Iraq War Naysayers May Have Hindsight Bias

An intelligence estimate that said the Iraq war was creating more terrorists than it was eliminating was proof to some doubters that they knew all along the war would be a disaster. But psychologists say they are guilty of hindsight bias.
An intelligence estimate that said the Iraq war was creating more terrorists than it was eliminating was proof to some doubters that they knew all along the war would be a disaster. But psychologists say they are guilty of hindsight bias. (By Mohammed Adnan -- Associated Press)
By Shankar Vedantam
Washington Post Staff Writer
Monday, October 2, 2006

Antiwar liberals last week got to savor the four most satisfying words in the English language: "I told you so."

This was after a declassified National Intelligence Estimate asserted that the war in Iraq was creating more terrorists than it was eliminating. For millions of people who opposed President Bush's mission in Iraq from the start, this was proof positive that they had been right all along. Yes, they told themselves, we saw this disaster coming.

Only . . . that isn't quite true.

One of the most systematic errors in human perception is what psychologists call hindsight bias -- the feeling, after an event happens, that we knew all along it was going to happen. Across a wide spectrum of issues, from politics to the vagaries of the stock market, experiments show that once people know something, they readily believe they knew it all along.

This is not to say that no one predicted the war in Iraq would go badly, or that the insurgency would last so long. Many did. But where people might once have called such scenarios possible, or even likely, many will now be certain that they had known for sure that this was the only possible outcome.

"Liberals' assertion that they 'knew all along' that the war in Iraq would go badly are guilty of the hindsight bias," agreed Hal Arkes, a psychologist at Ohio State University, who has studied the hindsight bias and how to overcome it. "This is not to say that they didn't always think that the war was a bad idea."
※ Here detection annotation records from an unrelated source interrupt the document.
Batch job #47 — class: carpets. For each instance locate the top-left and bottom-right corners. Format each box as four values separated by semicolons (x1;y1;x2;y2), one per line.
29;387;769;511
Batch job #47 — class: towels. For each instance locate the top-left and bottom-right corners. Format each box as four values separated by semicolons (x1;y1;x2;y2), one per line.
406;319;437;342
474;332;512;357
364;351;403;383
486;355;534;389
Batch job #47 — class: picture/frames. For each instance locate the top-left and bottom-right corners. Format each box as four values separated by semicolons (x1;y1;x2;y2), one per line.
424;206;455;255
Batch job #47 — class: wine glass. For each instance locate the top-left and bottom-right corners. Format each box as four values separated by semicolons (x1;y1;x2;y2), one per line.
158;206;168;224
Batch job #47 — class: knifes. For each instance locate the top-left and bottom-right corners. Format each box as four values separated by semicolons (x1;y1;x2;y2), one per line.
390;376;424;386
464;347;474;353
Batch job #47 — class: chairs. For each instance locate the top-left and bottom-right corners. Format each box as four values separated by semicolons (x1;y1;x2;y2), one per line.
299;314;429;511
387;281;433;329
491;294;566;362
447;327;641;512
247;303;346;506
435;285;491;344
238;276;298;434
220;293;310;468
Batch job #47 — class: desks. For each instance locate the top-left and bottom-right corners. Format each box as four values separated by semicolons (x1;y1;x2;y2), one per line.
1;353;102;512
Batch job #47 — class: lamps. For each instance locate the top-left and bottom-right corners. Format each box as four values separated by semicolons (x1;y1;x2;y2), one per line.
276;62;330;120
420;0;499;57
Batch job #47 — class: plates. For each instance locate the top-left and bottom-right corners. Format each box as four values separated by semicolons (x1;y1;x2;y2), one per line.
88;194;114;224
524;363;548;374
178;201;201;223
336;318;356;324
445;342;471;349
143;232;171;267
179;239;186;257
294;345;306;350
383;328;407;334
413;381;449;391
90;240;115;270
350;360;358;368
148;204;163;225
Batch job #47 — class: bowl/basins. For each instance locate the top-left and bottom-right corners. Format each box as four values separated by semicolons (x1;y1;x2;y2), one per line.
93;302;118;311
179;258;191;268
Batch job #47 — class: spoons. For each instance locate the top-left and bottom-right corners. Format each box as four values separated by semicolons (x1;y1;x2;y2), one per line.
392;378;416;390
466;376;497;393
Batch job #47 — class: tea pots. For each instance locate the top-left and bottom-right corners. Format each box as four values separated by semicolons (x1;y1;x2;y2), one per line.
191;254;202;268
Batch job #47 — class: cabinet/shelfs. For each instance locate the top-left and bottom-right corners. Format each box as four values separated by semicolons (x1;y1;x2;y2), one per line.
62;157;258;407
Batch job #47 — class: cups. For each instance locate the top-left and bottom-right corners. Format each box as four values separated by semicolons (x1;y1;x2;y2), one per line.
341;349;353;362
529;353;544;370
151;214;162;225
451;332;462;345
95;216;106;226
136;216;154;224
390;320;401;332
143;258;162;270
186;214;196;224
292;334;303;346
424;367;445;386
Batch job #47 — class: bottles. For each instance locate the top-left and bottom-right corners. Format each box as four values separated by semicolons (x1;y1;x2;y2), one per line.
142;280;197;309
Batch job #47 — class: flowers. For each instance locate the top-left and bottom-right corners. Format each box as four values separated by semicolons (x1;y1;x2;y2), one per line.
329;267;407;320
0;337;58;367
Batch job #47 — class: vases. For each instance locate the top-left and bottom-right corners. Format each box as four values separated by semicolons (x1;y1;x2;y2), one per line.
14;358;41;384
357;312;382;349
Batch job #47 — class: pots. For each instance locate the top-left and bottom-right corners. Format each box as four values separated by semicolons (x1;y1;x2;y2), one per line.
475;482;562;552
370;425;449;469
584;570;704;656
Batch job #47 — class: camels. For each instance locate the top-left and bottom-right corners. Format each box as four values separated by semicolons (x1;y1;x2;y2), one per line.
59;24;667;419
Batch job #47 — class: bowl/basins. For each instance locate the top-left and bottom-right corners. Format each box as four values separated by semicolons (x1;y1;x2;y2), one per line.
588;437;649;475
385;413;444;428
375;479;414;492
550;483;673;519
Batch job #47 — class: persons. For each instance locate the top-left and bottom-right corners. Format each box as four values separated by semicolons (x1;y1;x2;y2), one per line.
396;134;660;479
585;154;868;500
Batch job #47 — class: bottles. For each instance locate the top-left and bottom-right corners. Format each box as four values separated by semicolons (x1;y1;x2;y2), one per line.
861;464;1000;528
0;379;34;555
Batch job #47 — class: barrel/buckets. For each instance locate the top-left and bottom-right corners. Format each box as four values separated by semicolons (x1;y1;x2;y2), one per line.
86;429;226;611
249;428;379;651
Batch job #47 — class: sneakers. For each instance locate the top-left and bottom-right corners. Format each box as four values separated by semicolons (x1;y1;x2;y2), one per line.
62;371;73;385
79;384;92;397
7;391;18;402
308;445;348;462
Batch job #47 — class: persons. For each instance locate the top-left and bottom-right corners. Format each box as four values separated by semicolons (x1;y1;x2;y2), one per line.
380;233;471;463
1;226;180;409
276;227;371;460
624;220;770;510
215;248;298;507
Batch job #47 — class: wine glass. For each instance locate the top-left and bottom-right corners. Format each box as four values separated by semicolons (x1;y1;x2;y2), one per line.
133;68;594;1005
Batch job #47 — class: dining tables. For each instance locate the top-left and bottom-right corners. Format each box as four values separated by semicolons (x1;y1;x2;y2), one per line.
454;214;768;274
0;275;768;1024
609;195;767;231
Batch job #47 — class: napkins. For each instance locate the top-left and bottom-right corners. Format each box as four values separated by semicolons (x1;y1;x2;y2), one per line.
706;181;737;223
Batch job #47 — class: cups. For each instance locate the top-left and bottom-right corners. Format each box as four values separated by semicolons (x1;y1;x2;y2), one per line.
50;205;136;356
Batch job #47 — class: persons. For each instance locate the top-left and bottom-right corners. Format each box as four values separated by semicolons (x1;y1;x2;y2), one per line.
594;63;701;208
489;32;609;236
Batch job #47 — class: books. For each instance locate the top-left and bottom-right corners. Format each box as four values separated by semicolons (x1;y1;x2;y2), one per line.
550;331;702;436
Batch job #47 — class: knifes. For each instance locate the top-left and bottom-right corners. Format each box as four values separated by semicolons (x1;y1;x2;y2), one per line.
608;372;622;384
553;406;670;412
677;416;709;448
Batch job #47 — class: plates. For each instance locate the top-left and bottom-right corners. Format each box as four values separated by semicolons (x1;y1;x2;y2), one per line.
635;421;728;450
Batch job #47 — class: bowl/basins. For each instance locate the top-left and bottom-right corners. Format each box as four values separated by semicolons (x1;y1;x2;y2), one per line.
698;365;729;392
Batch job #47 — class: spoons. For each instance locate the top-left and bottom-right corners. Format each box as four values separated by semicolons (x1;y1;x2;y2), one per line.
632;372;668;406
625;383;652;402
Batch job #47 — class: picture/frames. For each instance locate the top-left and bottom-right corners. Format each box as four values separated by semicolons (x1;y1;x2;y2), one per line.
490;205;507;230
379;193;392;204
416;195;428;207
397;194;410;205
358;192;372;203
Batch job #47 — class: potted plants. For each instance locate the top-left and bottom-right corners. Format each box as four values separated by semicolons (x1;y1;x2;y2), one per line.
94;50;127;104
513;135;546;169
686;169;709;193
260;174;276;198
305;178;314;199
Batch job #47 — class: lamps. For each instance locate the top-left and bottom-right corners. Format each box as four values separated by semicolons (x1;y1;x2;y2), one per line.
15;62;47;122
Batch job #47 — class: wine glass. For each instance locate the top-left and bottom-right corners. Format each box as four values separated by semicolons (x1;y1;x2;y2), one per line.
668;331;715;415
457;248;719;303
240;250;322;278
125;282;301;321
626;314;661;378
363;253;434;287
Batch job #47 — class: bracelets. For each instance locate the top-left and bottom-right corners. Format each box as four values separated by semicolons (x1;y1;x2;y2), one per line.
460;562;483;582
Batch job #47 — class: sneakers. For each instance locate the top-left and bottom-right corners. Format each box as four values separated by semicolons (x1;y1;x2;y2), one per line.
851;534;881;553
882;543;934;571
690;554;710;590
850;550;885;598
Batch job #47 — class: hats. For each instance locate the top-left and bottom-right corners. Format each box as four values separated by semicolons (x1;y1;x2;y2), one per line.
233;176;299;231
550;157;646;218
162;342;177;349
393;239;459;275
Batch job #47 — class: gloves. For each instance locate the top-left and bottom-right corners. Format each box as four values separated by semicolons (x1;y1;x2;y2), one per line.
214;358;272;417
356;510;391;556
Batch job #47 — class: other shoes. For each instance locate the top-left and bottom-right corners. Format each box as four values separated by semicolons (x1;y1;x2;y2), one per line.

He added: "It is to say that after it was apparent that the war was going badly, they assert that they would have assigned a higher probability to that outcome than they really would have assigned beforehand."

The hindsight bias plays an important role in public debate, because it gives people a false sense of certainty. When people convince themselves that they knew something would happen, what they effectively ignore is how much that outcome may have been unpredictable.

In place of accuracy, what the hindsight bias seems to offer is a form of comfort. It is easy to be confident about the past, because one cannot be proved wrong.

While the hindsight bias is obviously self-serving, it may also be how the brain makes sense of past events, Arkes said. Once something happens, we plumb the past for pieces of evidence that led to that outcome, while ignoring all the factors that could have led to different outcomes.

One experiment documented the hindsight bias after Europe introduced a common currency. Volunteers in Austria were asked to guess how the change would affect them six months ahead of time, and then to remember what they had guessed six months after the changeover. Large numbers of people revised their recollections to match what had actually happened in the interim.

Other studies have found that once jurors hear information, asking them to disregard it is often useless. Once you know something, the hindsight bias makes it very difficult to put yourself back in the shoes of the person who did not know that piece of information.

In yet another experiment, Baruch Fischhoff, a psychologist at Carnegie Mellon University and a pioneer in the field of hindsight bias, found that Americans who made estimates about their danger after the Sept. 11, 2001, attacks recalled having made much lower estimates of risk a year later, after their fears failed to materialize.

Fischhoff testified about psychological factors in judgment at a meeting of the House intelligence committee last week.

While hindsight bias in the context of the Iraq war was real, the psychologist cautioned in an interview against misuse of the idea -- the argument by many supporters of the Bush administration that it was impossible to know ahead of time how the war would turn out.

"It's wrong for people who should be held accountable to hide behind hindsight bias and say this was totally unpredictable," Fischhoff said.

Indeed, research by both Fischhoff and Arkes show that people can fight the hindsight bias only when they honestly and systematically try to explain how different outcomes are possible. Such self-doubt is the exact opposite of how modern politics works: In the age of the blogosphere, certitude is king.

At its core, in other words, the hindsight bias is a form of overconfidence. Clearly acknowledging how you might be wrong is the only weapon against the error, Fischhoff said, but that is one thing politicians hate to do.

"Many people who are offended by the president are offended by his lack of deliberateness," Fischhoff concluded. "We want leaders who look deliberately at the evidence and are candid about the gambles they are taking. . . . A lot of unease in this country is consistent with people not feeling like they are being leveled with."